Nenadal and others proposed a citizens initiative for 2020 that would have kept Telluride's short-term rental count at under 600. Voters rejected the plan, and instead approved a 2-year pause which will maintain the current 787 short-term rental licenses.

"Housing can have such far-reaching implications," stated Margaret Bowes (executive director of the Colorado Association of Ski Towns), which represents 40 cities or counties. It's affecting the quality of service that mountain towns can offer their guests and could have a significant impact on the town's reputation.

Housing authorities and cities have been purchasing or converting properties for sale to workers at below-market prices for years. They've been trying out new ideas like providing rental assistance or down payment to local buyers, putting deed restrictions on properties so that they can be sold to area workers, limiting appreciation to properties to make them more affordable over time, and offering cash incentives for property owners to switch from short-term to longer-term leases.

Some business owners even buy properties to rent out to their employees. Eagle County, which includes Vail, Colorado's ski town, is planning to launch a loan program to property owners who wish to construct or renovate additional dwelling units that can be rented out to local workers.

Anne Lowe, the open space and trails manager of Breckenridge, said that "it really is a struggle." "It is rare to find a single-family home below $1 million. And any of them require tons of work.

Lowe and her husband purchased a single-family home through HousingHelps in 2019. This program allows buyers, homeowners and investors to put deed restrictions on properties that guarantee they will be used locally. The current resident-occupied rate in Breckenridge is 11 percent, but the goal is 35 percent.
Lowe and her husband were able to receive 15 percent of the home's purchase price to put towards a down payment. This lowered their monthly mortgage payments and saved them money for necessary repairs.

Lowe stated, "We didn’t have to stress or take up second jobs in order to afford to live near the town."
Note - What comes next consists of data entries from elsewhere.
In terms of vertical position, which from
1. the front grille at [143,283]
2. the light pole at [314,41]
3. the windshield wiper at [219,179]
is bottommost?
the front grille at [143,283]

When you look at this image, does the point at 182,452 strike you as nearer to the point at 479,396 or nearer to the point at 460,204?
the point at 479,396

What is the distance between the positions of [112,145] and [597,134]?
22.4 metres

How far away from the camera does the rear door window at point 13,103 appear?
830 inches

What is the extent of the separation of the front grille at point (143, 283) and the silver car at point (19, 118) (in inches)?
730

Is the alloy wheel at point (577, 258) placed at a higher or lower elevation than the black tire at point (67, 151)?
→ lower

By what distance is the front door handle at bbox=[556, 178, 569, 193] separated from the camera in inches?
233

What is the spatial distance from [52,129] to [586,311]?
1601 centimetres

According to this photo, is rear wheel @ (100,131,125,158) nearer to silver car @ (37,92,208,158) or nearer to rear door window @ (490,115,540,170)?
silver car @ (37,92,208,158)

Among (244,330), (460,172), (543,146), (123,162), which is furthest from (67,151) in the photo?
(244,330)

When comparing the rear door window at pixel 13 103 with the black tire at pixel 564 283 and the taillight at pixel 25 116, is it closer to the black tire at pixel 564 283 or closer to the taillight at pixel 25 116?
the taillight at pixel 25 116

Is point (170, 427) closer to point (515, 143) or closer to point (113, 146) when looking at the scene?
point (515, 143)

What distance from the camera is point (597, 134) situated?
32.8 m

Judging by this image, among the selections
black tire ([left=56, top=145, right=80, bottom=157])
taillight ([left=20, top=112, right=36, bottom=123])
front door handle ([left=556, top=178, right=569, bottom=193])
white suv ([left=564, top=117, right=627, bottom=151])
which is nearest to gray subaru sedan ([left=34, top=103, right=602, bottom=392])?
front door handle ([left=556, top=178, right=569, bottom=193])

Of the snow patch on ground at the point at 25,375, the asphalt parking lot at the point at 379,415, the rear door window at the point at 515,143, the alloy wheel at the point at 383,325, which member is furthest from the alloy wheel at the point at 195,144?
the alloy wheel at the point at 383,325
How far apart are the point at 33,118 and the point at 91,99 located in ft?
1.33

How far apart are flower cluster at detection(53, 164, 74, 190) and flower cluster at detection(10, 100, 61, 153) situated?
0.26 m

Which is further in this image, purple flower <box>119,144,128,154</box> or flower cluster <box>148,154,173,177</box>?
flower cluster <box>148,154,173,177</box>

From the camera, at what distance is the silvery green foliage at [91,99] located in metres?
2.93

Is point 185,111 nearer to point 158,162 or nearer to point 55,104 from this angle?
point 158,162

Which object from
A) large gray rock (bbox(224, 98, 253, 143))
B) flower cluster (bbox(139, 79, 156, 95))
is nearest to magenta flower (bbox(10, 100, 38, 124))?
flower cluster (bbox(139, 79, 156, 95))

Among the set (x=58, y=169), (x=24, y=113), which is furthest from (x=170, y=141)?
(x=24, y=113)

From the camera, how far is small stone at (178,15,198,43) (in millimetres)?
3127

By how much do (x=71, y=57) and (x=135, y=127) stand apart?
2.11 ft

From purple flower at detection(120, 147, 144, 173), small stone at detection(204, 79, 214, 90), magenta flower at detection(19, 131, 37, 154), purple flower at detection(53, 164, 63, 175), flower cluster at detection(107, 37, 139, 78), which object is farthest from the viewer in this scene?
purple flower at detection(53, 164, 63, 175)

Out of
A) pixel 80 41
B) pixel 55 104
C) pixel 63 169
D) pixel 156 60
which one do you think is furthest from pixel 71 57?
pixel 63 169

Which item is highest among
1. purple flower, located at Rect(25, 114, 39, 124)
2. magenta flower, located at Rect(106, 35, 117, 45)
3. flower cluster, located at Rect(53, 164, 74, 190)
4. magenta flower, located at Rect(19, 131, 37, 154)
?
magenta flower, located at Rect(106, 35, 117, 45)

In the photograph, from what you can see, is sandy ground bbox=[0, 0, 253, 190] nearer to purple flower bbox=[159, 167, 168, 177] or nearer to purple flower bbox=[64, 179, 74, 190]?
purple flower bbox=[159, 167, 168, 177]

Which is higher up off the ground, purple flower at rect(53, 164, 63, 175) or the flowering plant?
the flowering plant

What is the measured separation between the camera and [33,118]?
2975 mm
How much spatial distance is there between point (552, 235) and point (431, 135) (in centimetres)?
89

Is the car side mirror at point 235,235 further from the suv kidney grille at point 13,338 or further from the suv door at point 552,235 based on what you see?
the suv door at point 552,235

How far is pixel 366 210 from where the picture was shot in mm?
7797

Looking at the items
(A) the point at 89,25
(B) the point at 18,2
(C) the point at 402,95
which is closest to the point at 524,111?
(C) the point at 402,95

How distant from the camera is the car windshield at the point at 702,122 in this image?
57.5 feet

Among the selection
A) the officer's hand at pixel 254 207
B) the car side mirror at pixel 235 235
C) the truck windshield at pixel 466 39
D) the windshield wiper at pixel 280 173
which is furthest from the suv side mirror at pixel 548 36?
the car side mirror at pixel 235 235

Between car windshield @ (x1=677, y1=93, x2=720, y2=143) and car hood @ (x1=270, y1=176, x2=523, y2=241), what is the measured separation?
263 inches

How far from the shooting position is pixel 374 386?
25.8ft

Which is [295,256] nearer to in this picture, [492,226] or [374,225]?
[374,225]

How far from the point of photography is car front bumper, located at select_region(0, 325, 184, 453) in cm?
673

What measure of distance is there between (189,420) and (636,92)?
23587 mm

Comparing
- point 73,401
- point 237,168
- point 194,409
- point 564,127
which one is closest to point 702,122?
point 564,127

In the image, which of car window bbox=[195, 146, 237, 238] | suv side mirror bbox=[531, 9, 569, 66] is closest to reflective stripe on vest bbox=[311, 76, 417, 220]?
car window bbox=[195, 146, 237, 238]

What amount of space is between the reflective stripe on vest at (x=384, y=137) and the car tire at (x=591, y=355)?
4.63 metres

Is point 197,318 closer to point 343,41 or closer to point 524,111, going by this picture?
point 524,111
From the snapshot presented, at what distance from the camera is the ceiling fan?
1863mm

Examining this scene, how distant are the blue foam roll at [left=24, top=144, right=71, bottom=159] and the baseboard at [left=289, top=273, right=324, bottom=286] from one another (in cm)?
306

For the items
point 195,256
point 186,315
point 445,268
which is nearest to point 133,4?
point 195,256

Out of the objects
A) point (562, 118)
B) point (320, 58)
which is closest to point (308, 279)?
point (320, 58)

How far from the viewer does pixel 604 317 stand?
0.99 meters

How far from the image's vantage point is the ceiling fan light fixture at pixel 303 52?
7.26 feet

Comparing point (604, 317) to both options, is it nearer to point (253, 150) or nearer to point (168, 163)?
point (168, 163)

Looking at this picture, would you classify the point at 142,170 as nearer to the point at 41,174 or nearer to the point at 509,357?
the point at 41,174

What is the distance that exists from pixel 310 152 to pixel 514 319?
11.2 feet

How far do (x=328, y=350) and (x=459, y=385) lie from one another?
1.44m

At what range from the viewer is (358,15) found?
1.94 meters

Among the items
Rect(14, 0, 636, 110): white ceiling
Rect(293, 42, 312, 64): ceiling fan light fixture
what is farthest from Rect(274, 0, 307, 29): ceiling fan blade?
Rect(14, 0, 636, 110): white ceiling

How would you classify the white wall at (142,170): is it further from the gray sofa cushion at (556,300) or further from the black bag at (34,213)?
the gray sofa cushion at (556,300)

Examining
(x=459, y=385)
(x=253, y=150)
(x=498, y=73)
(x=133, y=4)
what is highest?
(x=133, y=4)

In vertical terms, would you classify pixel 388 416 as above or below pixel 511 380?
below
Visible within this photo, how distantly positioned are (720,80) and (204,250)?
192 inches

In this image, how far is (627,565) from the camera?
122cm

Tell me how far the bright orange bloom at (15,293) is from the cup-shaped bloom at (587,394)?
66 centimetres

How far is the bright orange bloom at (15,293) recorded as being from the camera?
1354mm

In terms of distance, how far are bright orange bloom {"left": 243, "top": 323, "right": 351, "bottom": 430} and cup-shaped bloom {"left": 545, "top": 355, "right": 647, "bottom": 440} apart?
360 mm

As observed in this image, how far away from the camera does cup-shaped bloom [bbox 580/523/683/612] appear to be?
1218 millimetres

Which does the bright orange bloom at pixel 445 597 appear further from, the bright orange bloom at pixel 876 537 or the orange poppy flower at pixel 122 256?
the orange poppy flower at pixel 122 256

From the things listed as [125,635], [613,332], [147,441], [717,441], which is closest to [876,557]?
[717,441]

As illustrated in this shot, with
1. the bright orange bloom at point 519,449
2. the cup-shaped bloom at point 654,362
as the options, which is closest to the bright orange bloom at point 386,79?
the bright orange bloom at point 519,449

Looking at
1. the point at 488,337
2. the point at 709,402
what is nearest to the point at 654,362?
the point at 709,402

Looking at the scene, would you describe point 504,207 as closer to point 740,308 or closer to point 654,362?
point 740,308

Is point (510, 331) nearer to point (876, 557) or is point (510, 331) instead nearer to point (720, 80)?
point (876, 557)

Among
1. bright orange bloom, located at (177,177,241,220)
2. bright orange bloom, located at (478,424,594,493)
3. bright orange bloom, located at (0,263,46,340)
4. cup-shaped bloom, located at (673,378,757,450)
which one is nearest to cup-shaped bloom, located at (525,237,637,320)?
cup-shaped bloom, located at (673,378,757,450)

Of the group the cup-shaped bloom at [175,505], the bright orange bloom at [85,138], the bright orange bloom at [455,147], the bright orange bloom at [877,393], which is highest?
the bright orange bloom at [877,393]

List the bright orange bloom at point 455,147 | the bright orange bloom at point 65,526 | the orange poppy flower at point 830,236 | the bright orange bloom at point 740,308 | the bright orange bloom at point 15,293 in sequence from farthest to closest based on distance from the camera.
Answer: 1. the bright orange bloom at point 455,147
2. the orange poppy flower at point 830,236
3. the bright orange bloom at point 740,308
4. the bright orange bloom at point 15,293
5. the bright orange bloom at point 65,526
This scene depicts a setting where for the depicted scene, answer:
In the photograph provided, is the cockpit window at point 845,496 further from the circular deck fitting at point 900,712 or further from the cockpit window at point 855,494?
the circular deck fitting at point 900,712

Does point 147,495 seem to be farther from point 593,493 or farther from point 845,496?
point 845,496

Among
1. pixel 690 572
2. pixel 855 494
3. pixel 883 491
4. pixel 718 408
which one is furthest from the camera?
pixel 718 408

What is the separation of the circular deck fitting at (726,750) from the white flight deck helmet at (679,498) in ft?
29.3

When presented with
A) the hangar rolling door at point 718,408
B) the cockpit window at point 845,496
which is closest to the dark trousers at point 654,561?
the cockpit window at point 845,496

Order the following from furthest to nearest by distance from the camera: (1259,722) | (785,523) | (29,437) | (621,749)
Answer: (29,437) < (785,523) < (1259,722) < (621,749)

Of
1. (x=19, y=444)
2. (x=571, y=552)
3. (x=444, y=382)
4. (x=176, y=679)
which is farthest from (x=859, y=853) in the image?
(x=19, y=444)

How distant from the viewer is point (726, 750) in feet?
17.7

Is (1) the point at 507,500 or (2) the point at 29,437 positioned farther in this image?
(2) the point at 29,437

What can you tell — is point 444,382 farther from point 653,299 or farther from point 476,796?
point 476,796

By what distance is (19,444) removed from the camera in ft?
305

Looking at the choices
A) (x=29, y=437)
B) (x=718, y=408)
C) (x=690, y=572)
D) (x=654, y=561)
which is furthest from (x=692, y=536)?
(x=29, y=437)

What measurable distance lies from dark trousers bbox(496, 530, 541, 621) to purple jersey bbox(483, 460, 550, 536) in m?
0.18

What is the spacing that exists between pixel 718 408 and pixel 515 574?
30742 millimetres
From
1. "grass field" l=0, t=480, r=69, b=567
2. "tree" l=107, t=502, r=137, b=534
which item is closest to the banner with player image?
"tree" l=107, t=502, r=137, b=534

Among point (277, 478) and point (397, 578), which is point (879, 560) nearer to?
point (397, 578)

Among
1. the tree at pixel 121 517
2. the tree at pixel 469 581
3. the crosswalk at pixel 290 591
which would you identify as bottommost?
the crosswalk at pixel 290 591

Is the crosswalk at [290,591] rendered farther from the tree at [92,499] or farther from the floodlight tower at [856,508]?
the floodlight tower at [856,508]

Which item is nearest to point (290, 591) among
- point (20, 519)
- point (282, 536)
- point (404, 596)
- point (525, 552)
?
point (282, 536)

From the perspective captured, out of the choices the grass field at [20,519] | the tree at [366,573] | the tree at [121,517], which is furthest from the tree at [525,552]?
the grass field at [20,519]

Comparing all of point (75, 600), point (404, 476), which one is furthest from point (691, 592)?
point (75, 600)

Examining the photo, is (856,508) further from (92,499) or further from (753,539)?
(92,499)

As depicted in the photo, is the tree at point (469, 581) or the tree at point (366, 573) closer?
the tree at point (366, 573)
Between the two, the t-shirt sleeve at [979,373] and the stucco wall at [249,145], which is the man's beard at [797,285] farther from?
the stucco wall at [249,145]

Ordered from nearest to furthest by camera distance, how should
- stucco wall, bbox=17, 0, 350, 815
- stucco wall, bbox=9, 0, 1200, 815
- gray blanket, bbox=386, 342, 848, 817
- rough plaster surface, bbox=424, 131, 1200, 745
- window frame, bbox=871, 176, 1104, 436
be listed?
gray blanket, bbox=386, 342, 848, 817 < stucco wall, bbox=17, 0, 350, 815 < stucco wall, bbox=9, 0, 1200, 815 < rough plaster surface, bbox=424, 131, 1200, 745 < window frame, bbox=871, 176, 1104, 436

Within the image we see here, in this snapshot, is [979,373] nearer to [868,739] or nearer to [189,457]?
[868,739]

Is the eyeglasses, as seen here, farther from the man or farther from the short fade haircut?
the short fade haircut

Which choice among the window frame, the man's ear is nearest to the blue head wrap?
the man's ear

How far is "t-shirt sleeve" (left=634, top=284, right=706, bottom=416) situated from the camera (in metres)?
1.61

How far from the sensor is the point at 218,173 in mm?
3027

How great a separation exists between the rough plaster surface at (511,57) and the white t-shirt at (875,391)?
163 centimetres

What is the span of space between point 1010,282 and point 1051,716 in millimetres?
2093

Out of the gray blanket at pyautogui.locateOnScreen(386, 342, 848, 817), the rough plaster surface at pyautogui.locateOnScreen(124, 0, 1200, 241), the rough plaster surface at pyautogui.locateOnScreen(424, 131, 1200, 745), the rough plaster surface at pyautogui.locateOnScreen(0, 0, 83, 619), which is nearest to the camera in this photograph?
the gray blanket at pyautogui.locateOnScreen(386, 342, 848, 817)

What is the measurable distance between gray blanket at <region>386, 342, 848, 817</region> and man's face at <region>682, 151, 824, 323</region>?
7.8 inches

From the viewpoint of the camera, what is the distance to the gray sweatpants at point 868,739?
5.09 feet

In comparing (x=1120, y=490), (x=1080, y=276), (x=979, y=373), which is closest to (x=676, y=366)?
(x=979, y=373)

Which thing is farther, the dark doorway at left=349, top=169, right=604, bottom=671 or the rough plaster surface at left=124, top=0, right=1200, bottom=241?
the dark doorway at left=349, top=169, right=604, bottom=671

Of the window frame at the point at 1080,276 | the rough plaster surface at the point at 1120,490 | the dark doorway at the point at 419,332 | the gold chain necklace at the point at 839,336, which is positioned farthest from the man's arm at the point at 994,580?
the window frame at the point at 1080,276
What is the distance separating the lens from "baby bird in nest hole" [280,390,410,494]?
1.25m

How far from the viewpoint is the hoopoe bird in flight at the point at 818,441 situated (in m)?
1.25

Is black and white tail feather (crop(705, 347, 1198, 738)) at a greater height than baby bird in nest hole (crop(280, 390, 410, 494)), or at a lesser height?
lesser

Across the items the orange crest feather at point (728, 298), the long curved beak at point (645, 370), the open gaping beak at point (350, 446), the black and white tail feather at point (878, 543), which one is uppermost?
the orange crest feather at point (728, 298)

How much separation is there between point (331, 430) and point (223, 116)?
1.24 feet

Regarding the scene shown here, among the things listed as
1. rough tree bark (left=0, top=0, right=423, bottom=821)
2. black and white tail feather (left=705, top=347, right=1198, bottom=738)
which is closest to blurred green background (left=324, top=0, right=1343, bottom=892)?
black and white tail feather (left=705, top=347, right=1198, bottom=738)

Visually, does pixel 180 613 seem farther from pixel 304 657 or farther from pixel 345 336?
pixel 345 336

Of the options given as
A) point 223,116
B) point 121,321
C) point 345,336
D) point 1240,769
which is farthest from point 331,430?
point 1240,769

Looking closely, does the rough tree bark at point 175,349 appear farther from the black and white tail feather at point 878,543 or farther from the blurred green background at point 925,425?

Breckenridge's October pilot lease-to-locals program has transformed 55 bedrooms into long-term rentals.

However, there is still slow progress. According to Kim Bell Williams (executive director of Eagle County Housing and Development Authority), the waitlist for Eagle County’s deed restriction program has jumped from 100 buyers to almost 500 in the past two years.

As state legislators debate how to spend $400,000,000of federal Covid relief money that they have earmarked for housing, some of these efforts could soon be boosted.

Colorado is still facing a shortage of homes despite these new initiatives. Fading West Development is a Buena Vista construction company that plans to fill the void by building 600-700 modular homes per year in a 11,000-square foot factory. It opened its doors in November.

The first modular housing community in Buenavista, The farm at Buenavista was opened in 2016. It featured homes made in Nebraska. Fading West is currently building homes in high-country communities across the state, including Gunnison and Montrose.

Charlie Chupp, founder of Fading West and CEO, stated that there is no way to build affordable housing using the resources available in these communities. "There is not enough plumbers, electricians, or general contractors.

"It is crucial that off-site construction can be used to increase supply. This is my opinion the best way to deliver housing.

Bowes, from the ski town association, stated that it will take time for broad-scale success but that "we know every unit can be won is a win."